Data for this exercise ::
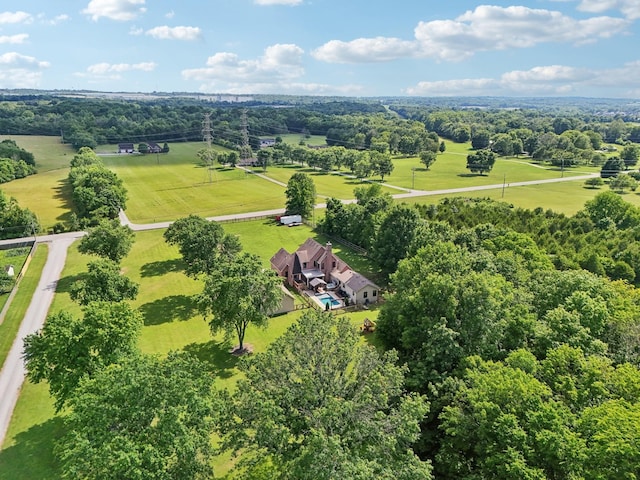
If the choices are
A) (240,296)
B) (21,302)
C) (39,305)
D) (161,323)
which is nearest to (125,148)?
(21,302)

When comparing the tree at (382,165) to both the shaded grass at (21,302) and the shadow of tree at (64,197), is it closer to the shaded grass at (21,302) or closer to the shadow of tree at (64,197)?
the shadow of tree at (64,197)

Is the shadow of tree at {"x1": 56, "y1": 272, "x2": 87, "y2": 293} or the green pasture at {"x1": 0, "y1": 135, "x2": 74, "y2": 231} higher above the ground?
the green pasture at {"x1": 0, "y1": 135, "x2": 74, "y2": 231}

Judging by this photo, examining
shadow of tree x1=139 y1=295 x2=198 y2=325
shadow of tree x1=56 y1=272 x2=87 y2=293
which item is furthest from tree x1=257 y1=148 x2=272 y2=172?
shadow of tree x1=139 y1=295 x2=198 y2=325

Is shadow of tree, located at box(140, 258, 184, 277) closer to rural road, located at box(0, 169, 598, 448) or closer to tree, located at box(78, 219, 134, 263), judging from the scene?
tree, located at box(78, 219, 134, 263)

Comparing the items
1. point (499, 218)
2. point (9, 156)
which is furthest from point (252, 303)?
point (9, 156)

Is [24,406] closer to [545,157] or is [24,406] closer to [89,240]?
[89,240]

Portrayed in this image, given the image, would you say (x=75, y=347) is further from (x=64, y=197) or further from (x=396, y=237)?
(x=64, y=197)

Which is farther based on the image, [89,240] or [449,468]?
[89,240]
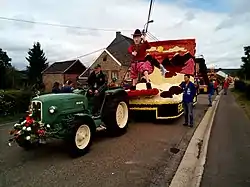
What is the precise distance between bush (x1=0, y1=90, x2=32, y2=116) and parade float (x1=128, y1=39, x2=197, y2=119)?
640cm

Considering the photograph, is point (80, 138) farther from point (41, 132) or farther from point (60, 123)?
point (41, 132)

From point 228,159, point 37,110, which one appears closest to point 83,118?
point 37,110

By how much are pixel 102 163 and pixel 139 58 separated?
297 inches

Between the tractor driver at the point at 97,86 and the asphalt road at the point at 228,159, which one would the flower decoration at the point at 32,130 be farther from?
the asphalt road at the point at 228,159

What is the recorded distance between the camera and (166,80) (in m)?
13.6

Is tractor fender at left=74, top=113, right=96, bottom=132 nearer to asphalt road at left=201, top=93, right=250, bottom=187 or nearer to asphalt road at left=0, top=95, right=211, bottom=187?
asphalt road at left=0, top=95, right=211, bottom=187

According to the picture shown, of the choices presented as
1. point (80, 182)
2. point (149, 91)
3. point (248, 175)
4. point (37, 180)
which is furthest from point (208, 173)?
point (149, 91)

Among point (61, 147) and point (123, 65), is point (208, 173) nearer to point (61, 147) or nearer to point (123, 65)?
point (61, 147)

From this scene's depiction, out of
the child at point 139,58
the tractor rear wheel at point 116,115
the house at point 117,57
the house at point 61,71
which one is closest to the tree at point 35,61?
the house at point 61,71

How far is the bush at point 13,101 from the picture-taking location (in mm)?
14664

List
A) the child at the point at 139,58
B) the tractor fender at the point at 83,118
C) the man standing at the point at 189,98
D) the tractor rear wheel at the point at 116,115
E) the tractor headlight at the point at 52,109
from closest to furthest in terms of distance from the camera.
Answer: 1. the tractor headlight at the point at 52,109
2. the tractor fender at the point at 83,118
3. the tractor rear wheel at the point at 116,115
4. the man standing at the point at 189,98
5. the child at the point at 139,58

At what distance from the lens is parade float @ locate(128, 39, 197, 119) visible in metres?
11.0

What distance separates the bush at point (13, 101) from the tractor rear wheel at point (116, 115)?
720 centimetres

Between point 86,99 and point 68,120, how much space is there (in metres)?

Work instructions :: Reproduce exactly the lines from the one with "What is the recorded" through the end of the entries above, both ends included.

Answer below ::
What is the recorded distance between the camera and (166,80) (in m)?
13.6

Is tractor fender at left=74, top=113, right=96, bottom=132 nearer to asphalt road at left=201, top=93, right=250, bottom=187 or nearer to asphalt road at left=0, top=95, right=211, bottom=187?
asphalt road at left=0, top=95, right=211, bottom=187

According to the picture shown, of the choices presented as
1. point (80, 182)
2. point (149, 91)
3. point (248, 175)
4. point (37, 180)
which is furthest from point (208, 173)?
point (149, 91)

Among point (61, 147) and point (123, 65), is point (208, 173) nearer to point (61, 147) or nearer to point (123, 65)?
point (61, 147)

From this scene's depiction, out of
the child at point 139,58
the tractor rear wheel at point 116,115
the house at point 117,57
the house at point 61,71
which one is closest to the tree at point 35,61?
the house at point 61,71

How far is the bush at point 13,101 from the picture-taking location (in mm)?
14664

List
A) the child at the point at 139,58
B) the tractor fender at the point at 83,118
C) the man standing at the point at 189,98
D) the tractor rear wheel at the point at 116,115
E) the tractor headlight at the point at 52,109
from closest to furthest in terms of distance from the camera.
Answer: 1. the tractor headlight at the point at 52,109
2. the tractor fender at the point at 83,118
3. the tractor rear wheel at the point at 116,115
4. the man standing at the point at 189,98
5. the child at the point at 139,58

At what distance from the lens is parade float @ locate(128, 39, 197, 119) visible in metres?
11.0

What distance separates the bush at point (13, 101) from the tractor rear wheel at point (116, 115)?
720 centimetres

Between point 86,99 and point 68,120, how much space is there (in metres)?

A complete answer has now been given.